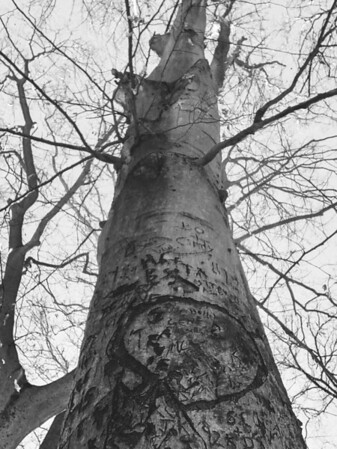 Carvings in a tree along Trail #4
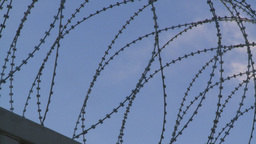 HD 2008 10 9 4 military razor wire Stock Video Footage
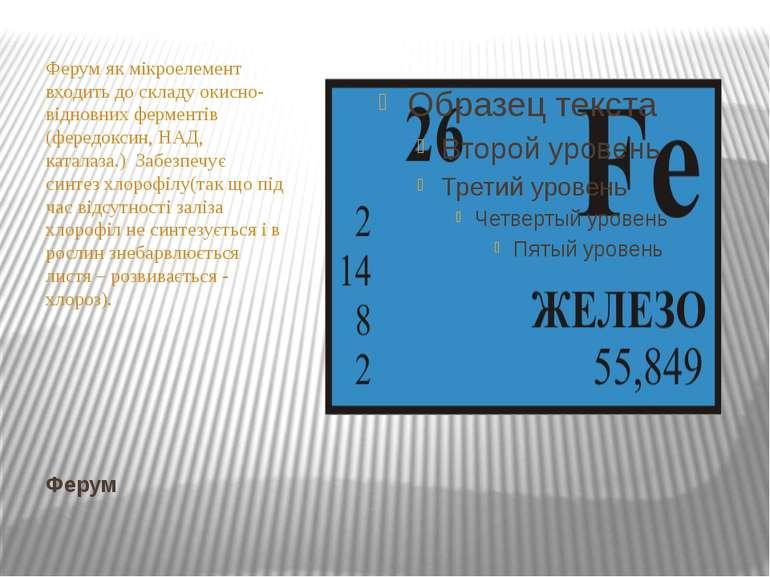 Ферум Ферум як мікроелемент входить до складу окисно-відновних ферментів (фер...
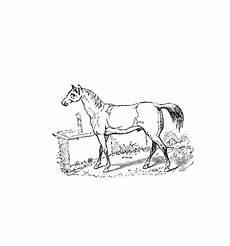 Malvorlage Blaues Pferd Pferde 00020 Gratis Malvorlage In Pferde Tiere Ausmalen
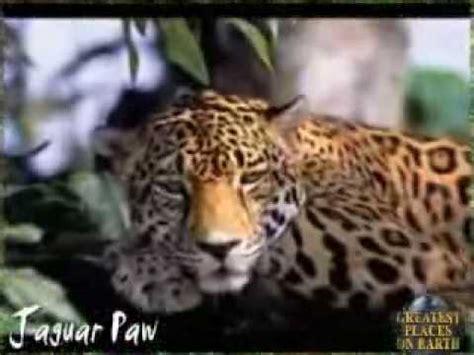 jaguar paw forest jaguar paw jungle resort belize eco tourism adventure
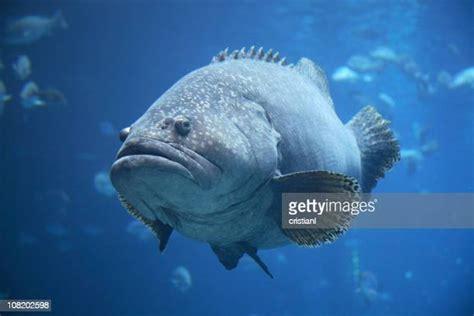 grouper fish fat aquarium portrait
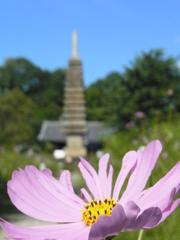 早咲きコスモスと十三重石宝塔。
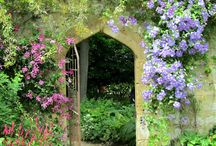 Gardens & Flowers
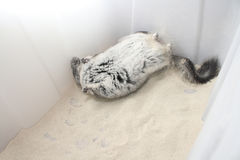 Chinchilla dust bath stock photography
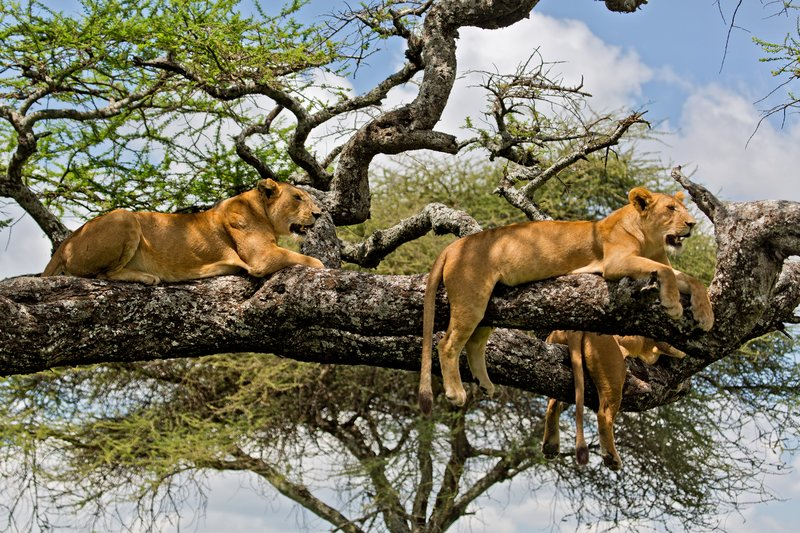 large_Lions_in_a_Tree_11-23.jpg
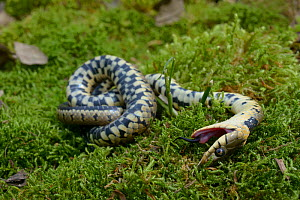 Grass snake (Natrix natrix) feigning death, Poitou, France, May.  -  Daniel  Heuclin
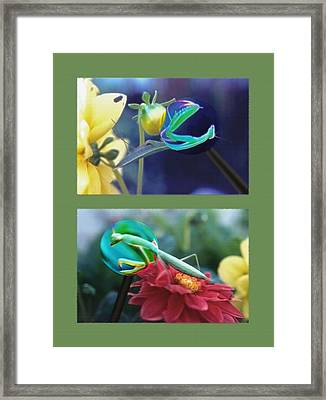 Science Class Diptych 2 - Praying Mantis Framed Print by Steve Ohlsen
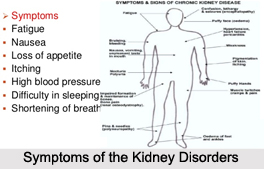 Symptoms of the Kidney Disorders, Naturopathy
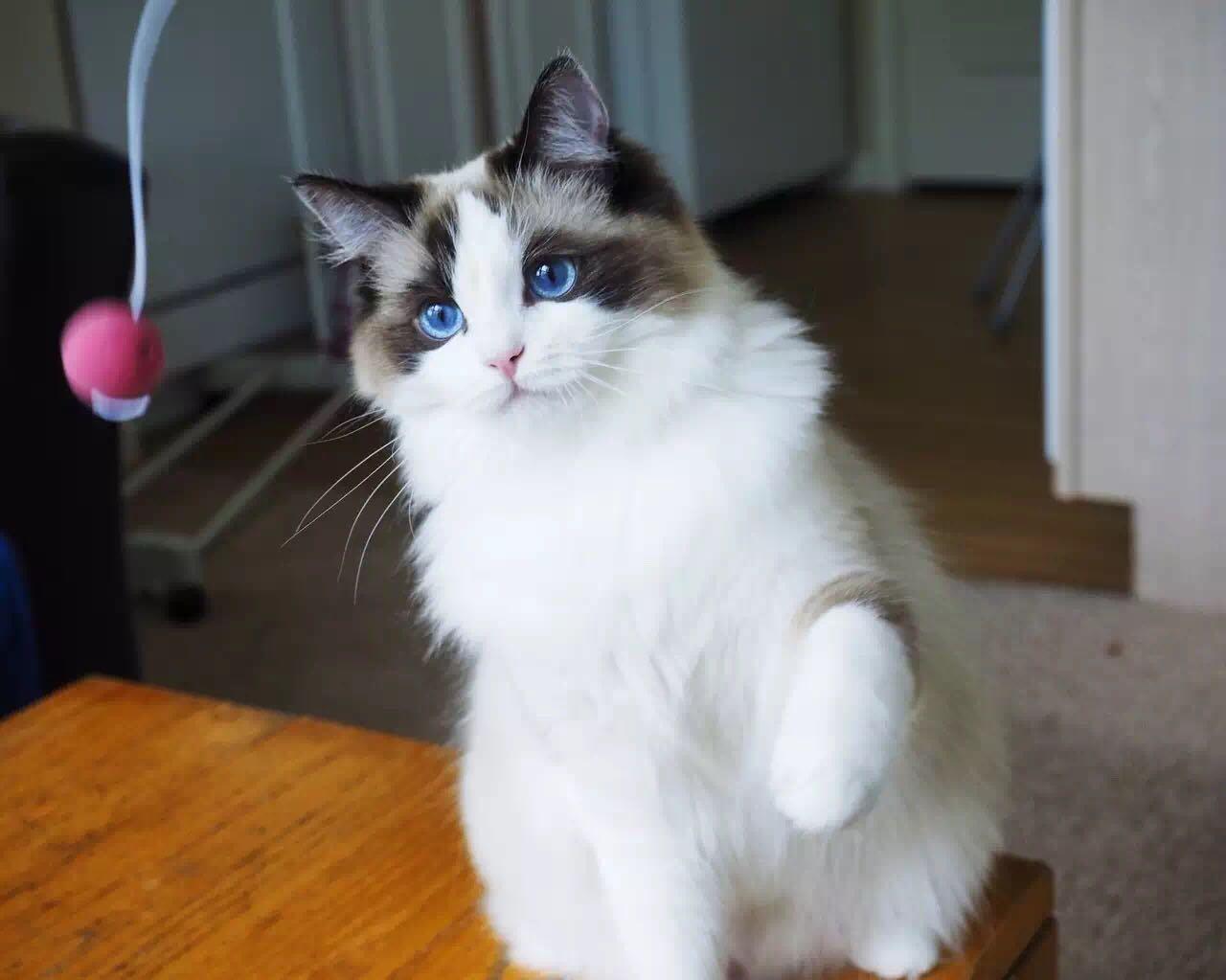 兜兜_养布偶猫是种怎样的体验? - 知乎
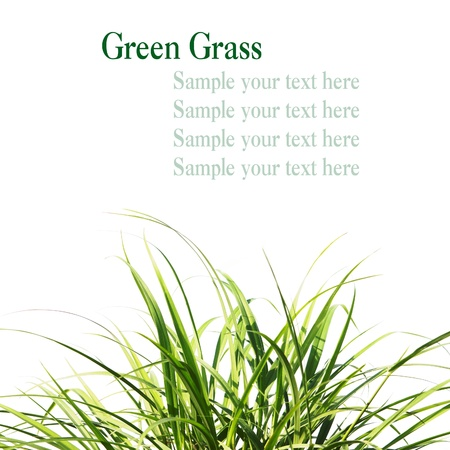 Fresh Spring Green Grass with space for  your text Stock Photo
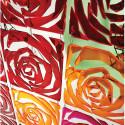 20 carrés séparations design Romance, Koziol rouge transparent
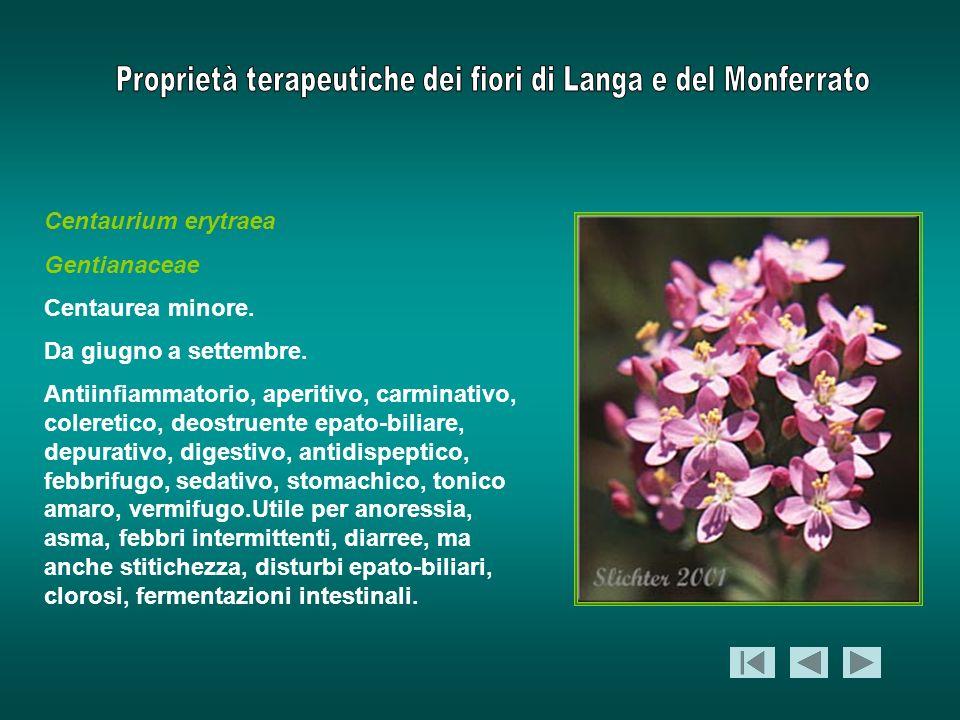 Centaurium erytraea Gentianaceae Centaurea minore. Da giugno a settembre. Antiinfiammatorio, aperitivo, carminativo, coleretico, deostruente epato-bil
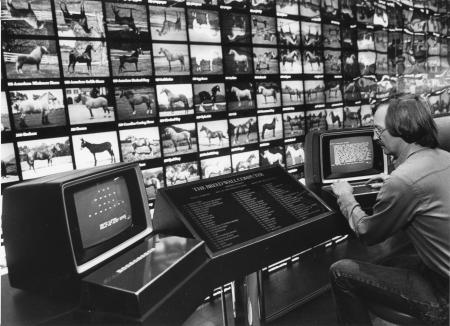 Image: di91328 - Bill Cooke (34), museum director at the Kentucky Horse Park. At the Breed Wall computer. Tourists can....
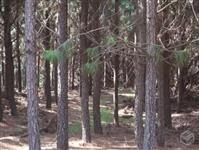 Compramos Madeira de Pinus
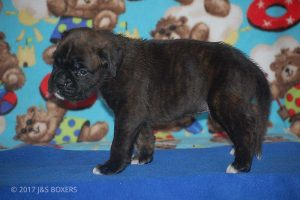 new boxer puppy01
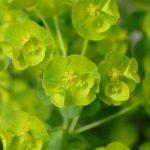 Wolfsmilch, die Euphorbiablüten sind farblos aber unheimlich schön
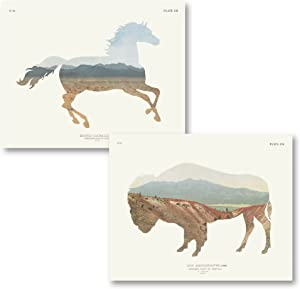 Gango Home Decor Contemporary American Southwest Horse & Buffalo by Wild Apple Portfolio (Printed on Paper); Two 20x16in Fine Art Paper Giclee Prints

#####

Work request:
Images in the records should not be copied. Repeat all the rest exactly.

Exercise solution:
 Carvings in a tree along Trail #4
 HD 2008 10 9 4 military razor wire Stock Video Footage
 Ферум Ферум як мікроелемент входить до складу окисно-відновних ферментів (фер...
 Malvorlage Blaues Pferd Pferde 00020 Gratis Malvorlage In Pferde Tiere Ausmalen
 jaguar paw forest jaguar paw jungle resort belize eco tourism adventure
 grouper fish fat aquarium portrait
 早咲きコスモスと十三重石宝塔。
 Gardens & Flowers
 Chinchilla dust bath stock photography
 large_Lions_in_a_Tree_11-23.jpg
 Grass snake (Natrix natrix) feigning death, Poitou, France, May.  -  Daniel  Heuclin
 Science Class Diptych 2 - Praying Mantis Framed Print by Steve Ohlsen
 Symptoms of the Kidney Disorders, Naturopathy
 兜兜_养布偶猫是种怎样的体验? - 知乎
 Fresh Spring Green Grass with space for  your text Stock Photo
 20 carrés séparations design Romance, Koziol rouge transparent
 Centaurium erytraea Gentianaceae Centaurea minore. Da giugno a settembre. Antiinfiammatorio, aperitivo, carminativo, coleretico, deostruente epato-bil
 Image: di91328 - Bill Cooke (34), museum director at the Kentucky Horse Park. At the Breed Wall computer. Tourists can....
 Compramos Madeira de Pinus
 new boxer puppy01
 Wolfsmilch, die Euphorbiablüten sind farblos aber unheimlich schön
 Gango Home Decor Contemporary American Southwest Horse & Buffalo by Wild Apple Portfolio (Printed on Paper); Two 20x16in Fine Art Paper Giclee Prints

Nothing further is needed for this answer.